* **What you are asked to do**: Where a record contains a picture, omit it; otherwise reproduce the listing exactly.

━━━━━━━━━━

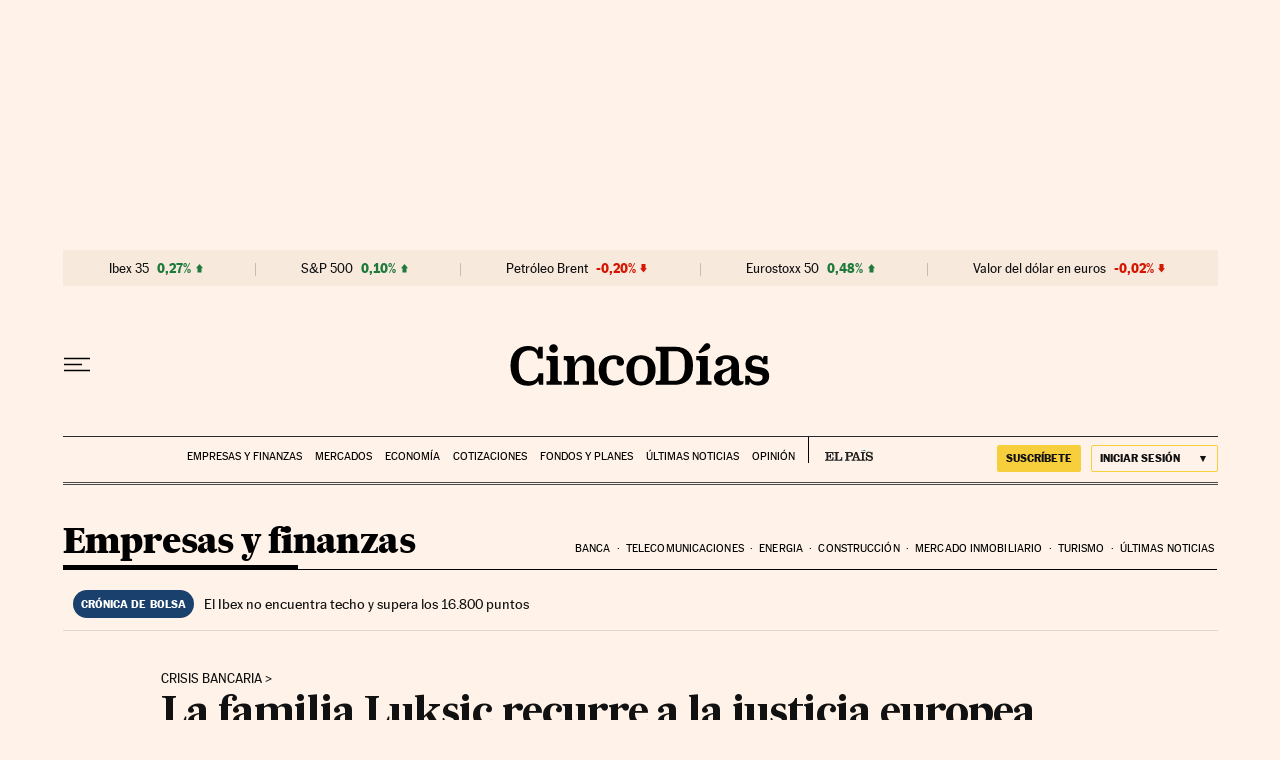

--- FILE ---
content_type: application/javascript; charset=utf-8
request_url: https://fundingchoicesmessages.google.com/f/AGSKWxWGEIcpUCK3pjy-9RldYm2_ZSC3uBIJa_FOpinXZfzVKlcHko_7ekZ54lJdc7c2umo-KdZylK7xUjK-2Cco5AocOOX0LSUGSSYd375Y_Q55x1EpGNPLcrYqAIjJDeEAVDB7leVr9-IksmuxPR-7_sMKJNdklxRkYtaImc4pStjDivArF4cl5Eu-sztZ/_/customadmode./boomad./ads/menu_/yahooads./deliverjs.nmi?
body_size: -1290
content:
window['4ad6bffe-95e1-4660-9238-f46426496dfd'] = true;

━━━━━━━━━━

* **Reply to the task**:
--- FILE ---
content_type: application/javascript; charset=utf-8
request_url: https://fundingchoicesmessages.google.com/f/AGSKWxWGEIcpUCK3pjy-9RldYm2_ZSC3uBIJa_FOpinXZfzVKlcHko_7ekZ54lJdc7c2umo-KdZylK7xUjK-2Cco5AocOOX0LSUGSSYd375Y_Q55x1EpGNPLcrYqAIjJDeEAVDB7leVr9-IksmuxPR-7_sMKJNdklxRkYtaImc4pStjDivArF4cl5Eu-sztZ/_/customadmode./boomad./ads/menu_/yahooads./deliverjs.nmi?
body_size: -1290
content:
window['4ad6bffe-95e1-4660-9238-f46426496dfd'] = true;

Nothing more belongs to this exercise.